His brother sighed long, closed his eyes. “I do enjoy this. One of the few pleasures left to me.”
“Tell me, Maynard!”
“Liam!” Emma cried. “Your brother is dying, and you—”
“Sooner he will die if he does not give answer!”
Maynard raised his lids. “I have a legitimate son.”
Liam knew it was the truth the moment it was spoken, but the question sprang from him. “Legitimate?”
Maynard laughed again, but only for a moment. When his coughing subsided, his pallid face was flecked with blood. “Six years of your life for naught, Brother. And I thank you for every one of them.”
Fury poured into Liam’s fists, gripped his heart, burned his belly. Every hour of every day of every month for six long years—all for naught. And he wanted blood for every one of them. But as his mind readied his body for attack, the first lesson he had aspired to learn during his knighthood training resounded through him.
Allow not wrath to command your actions, nor your words. Sir Owen of the Wulfriths had gripped Liam’s rage-flushed face to hold the youth’s gaze to his. Hear me, boy. Be worthy of your name.
Liam Fawke, son and heir of Montgomery Fawke.
He dug his fingers into his palms, told himself that though Maynard and Ivo once more conspired to deny him what had ever been his, the letting of blood was not the answer—at least, not in the absence of a blade raised against him.
He breathed deep. How could this have happened? There had been no reading of the banns to announce Maynard’s marriage.
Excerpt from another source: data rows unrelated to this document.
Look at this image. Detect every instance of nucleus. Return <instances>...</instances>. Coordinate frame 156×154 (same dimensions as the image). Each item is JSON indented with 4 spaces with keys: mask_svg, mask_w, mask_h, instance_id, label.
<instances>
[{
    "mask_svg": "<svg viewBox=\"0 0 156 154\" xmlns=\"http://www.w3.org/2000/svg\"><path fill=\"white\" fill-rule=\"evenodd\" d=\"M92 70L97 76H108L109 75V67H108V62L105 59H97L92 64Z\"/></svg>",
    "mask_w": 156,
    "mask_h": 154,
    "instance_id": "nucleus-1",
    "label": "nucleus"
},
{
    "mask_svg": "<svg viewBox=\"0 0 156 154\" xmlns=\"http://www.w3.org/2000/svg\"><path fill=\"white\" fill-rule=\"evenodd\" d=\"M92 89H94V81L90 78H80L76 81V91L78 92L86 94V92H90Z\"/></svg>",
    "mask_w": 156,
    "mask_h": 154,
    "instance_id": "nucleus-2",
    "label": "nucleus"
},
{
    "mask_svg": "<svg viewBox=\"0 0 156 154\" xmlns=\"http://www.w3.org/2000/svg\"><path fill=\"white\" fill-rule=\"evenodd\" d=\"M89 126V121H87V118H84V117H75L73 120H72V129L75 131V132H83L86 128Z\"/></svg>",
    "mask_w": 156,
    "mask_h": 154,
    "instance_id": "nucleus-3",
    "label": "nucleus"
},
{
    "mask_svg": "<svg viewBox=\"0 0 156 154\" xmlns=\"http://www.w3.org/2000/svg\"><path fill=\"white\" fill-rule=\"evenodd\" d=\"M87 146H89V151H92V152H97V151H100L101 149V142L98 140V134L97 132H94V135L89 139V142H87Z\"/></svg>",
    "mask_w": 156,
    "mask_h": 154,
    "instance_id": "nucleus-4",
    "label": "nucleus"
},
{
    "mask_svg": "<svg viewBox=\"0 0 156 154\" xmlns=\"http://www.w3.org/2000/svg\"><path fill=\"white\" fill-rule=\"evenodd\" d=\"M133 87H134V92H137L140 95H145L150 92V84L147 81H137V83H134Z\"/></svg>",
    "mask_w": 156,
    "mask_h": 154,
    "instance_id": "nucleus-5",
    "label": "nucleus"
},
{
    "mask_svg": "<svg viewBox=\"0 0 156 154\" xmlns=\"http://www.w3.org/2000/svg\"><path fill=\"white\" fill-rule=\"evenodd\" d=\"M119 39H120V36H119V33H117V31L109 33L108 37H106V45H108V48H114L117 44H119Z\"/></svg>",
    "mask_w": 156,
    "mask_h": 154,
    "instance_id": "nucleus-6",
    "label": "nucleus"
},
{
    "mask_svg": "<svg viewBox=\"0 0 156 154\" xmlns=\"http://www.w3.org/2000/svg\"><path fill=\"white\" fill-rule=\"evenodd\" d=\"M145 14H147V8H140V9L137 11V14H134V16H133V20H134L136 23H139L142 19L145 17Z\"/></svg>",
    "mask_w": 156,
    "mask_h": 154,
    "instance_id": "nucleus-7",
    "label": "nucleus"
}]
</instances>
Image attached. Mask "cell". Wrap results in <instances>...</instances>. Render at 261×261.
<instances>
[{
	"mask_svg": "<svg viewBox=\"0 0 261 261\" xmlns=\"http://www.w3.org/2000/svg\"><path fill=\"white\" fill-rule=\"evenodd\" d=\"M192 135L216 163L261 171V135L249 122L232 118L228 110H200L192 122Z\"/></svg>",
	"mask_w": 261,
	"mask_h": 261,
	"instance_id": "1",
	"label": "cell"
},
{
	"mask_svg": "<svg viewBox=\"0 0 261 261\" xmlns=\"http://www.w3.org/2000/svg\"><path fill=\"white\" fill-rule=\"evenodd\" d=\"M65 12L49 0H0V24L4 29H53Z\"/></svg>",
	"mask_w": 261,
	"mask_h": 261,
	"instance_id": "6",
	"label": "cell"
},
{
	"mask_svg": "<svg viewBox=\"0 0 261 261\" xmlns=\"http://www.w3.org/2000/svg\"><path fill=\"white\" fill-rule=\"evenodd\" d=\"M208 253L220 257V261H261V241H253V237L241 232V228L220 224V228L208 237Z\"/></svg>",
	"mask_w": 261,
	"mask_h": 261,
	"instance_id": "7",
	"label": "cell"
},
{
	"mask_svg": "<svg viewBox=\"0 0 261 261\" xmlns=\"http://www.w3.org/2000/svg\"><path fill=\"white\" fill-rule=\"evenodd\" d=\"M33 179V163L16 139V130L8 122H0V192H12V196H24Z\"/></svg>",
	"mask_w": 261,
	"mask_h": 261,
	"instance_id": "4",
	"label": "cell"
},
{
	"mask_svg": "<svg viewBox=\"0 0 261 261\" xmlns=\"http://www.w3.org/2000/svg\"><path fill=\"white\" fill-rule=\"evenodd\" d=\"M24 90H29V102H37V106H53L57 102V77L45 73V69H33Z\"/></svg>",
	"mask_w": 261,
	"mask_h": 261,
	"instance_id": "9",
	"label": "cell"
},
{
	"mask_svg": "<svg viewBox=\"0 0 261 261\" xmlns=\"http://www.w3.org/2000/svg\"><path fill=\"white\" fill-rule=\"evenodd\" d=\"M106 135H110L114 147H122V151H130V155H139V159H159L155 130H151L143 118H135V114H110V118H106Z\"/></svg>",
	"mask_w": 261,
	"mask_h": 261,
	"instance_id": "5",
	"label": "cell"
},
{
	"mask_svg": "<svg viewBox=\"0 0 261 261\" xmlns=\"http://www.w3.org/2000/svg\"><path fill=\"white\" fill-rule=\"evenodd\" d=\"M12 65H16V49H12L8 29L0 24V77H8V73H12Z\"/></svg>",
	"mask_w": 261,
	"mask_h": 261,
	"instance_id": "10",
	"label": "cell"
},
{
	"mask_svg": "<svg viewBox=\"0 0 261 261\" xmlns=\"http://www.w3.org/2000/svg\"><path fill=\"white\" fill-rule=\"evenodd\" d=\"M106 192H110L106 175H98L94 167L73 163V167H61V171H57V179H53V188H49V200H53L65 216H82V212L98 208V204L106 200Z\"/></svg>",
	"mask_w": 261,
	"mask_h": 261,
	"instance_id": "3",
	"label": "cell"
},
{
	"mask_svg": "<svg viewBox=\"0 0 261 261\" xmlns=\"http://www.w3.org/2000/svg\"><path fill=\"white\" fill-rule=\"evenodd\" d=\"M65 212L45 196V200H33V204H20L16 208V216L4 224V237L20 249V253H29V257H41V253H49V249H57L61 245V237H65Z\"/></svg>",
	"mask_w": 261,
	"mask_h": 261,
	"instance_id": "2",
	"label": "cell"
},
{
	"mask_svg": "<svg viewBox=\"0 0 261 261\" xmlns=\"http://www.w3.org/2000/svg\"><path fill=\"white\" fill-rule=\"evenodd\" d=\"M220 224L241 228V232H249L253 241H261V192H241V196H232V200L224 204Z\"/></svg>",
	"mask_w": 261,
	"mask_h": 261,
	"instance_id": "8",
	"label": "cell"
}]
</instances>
He grabbed hold of that hope. Church law decreed that a marriage between a man and woman from different parishes be publicly announced in both. Thus, Maynard’s marriage might be declared void and his son illegitimate—unless he had purchased a special licens
e to allow him to wed without announcing it beforehand.
Liam momentarily closed his eyes. That was what Maynard had done, and the substantial amount required to buy the dispensation had been doled out by the one he had outwitted.
Liam turned to Ivo. “You knew of this?”
The color creeping into the priest’s cheeks said otherwise. Though Ivo prided himself on being indispensable to Maynard, his nephew had not enlisted him to work the deception—worse, had not confided in him.
“It surprises you I did it on my own.” Maynard chuckled. “I am not the fool you believe me to be. Nor am I without kindness. I give you my blessing to remain at Ashlingford and serve my son as you have served me.”
Dark emotions surging anew, tempting a hand to the dagger at his side, Liam said, “Where is the gold you stole from me last eve?”
“Stole? From you? As the Baron of Ashlingford, I took naught that was not already mine.”
“Where is it?”
Maynard exaggerated a frown, patted a hand across his waist. “Fancy that…gone.”
And Ivo knew where it was.
Certain that if he did not leave, Maynard would be in danger of losing his life all the sooner, Liam strode toward the door.
“My heir’s name is Oliver. He will be three years old at summer’s end.”
Liam looked over his shoulder. “Your wife?”
“Lady Joslyn of—” Once more, Maynard succumbed to coughing, at the end of which he croaked, “Lady Joslyn of Rosemoor.”
Far to the south, explaining how word of his nuptials had not reached Ashlingford. As Maynard had not wished it to.